■ **The exercise**
What is needed is an exact copy of the entries below, from the line that contains "In this picture, which" through the final line, both included, and nothing else.

>>>

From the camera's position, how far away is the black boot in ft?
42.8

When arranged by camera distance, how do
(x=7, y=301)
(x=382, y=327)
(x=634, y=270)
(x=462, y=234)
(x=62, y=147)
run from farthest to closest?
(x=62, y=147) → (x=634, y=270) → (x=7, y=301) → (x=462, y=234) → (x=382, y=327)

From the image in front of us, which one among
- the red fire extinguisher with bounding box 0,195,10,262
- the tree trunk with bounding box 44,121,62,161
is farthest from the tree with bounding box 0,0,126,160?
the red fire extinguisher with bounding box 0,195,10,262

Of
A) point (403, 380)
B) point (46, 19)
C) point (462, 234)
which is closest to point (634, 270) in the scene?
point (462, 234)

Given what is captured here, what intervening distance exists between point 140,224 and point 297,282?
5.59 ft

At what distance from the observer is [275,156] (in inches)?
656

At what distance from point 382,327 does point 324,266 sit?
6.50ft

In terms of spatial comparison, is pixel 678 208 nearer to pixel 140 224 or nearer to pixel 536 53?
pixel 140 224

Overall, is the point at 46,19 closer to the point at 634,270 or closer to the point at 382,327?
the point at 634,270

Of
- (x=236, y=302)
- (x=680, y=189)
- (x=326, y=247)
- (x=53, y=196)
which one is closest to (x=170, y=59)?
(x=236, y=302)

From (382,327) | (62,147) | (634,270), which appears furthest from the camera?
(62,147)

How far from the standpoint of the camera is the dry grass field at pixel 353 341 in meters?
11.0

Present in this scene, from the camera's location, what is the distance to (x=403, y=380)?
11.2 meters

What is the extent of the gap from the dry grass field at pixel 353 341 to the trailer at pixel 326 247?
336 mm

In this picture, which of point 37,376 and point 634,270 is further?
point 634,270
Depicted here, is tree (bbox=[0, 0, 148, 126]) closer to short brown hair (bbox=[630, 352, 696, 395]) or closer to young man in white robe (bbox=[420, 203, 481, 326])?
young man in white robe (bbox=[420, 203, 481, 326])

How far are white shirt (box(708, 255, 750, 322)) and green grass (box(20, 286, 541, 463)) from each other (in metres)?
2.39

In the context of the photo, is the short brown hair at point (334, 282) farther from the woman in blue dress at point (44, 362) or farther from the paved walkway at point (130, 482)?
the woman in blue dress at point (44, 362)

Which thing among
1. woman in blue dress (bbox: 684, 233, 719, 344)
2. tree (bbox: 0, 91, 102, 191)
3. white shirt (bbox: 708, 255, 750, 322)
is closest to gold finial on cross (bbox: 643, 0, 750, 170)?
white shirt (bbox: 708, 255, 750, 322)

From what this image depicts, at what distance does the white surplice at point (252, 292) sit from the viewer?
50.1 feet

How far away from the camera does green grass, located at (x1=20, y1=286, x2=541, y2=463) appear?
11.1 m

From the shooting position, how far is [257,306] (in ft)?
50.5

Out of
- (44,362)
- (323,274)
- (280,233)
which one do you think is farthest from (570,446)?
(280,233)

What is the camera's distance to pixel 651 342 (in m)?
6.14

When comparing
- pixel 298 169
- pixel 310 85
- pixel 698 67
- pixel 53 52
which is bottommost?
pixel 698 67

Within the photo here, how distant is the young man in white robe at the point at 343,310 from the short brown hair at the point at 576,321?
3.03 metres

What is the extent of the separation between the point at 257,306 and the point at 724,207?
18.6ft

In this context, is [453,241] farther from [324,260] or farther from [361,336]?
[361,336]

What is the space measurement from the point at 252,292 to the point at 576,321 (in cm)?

<<<

■ **Response to this exercise**
In this picture, which of point 37,376 and point 634,270 is further?
point 634,270
Depicted here, is tree (bbox=[0, 0, 148, 126]) closer to short brown hair (bbox=[630, 352, 696, 395]) or closer to young man in white robe (bbox=[420, 203, 481, 326])?
young man in white robe (bbox=[420, 203, 481, 326])

How far are white shirt (box(708, 255, 750, 322)) and green grass (box(20, 286, 541, 463)) from each other (in metres)?
2.39

In the context of the photo, is the short brown hair at point (334, 282) farther from the woman in blue dress at point (44, 362) or farther from the paved walkway at point (130, 482)?
the woman in blue dress at point (44, 362)

Which thing among
1. woman in blue dress (bbox: 684, 233, 719, 344)
2. tree (bbox: 0, 91, 102, 191)
3. white shirt (bbox: 708, 255, 750, 322)
is closest to gold finial on cross (bbox: 643, 0, 750, 170)?
white shirt (bbox: 708, 255, 750, 322)

From what this image depicts, at what distance does the white surplice at point (252, 292) sit from the viewer?
50.1 feet

How far away from the camera does green grass, located at (x1=20, y1=286, x2=541, y2=463) appear?
11.1 m

From the shooting position, how far is [257,306] (in ft)?
50.5

Out of
- (44,362)
- (323,274)
- (280,233)
which one do you think is farthest from (570,446)?
(280,233)

What is the camera's distance to pixel 651 342 (in m)?
6.14

When comparing
- pixel 298 169
- pixel 310 85
- pixel 698 67
- pixel 53 52
which is bottommost?
pixel 698 67

Within the photo here, how distant is the young man in white robe at the point at 343,310 from the short brown hair at the point at 576,321?
3.03 metres

What is the extent of the separation between the point at 257,306 and the point at 724,207?
18.6ft

In this context, is [453,241] farther from [324,260] or farther from [361,336]?
[361,336]

What is the space measurement from the point at 252,292 to the point at 576,321 (in cm)?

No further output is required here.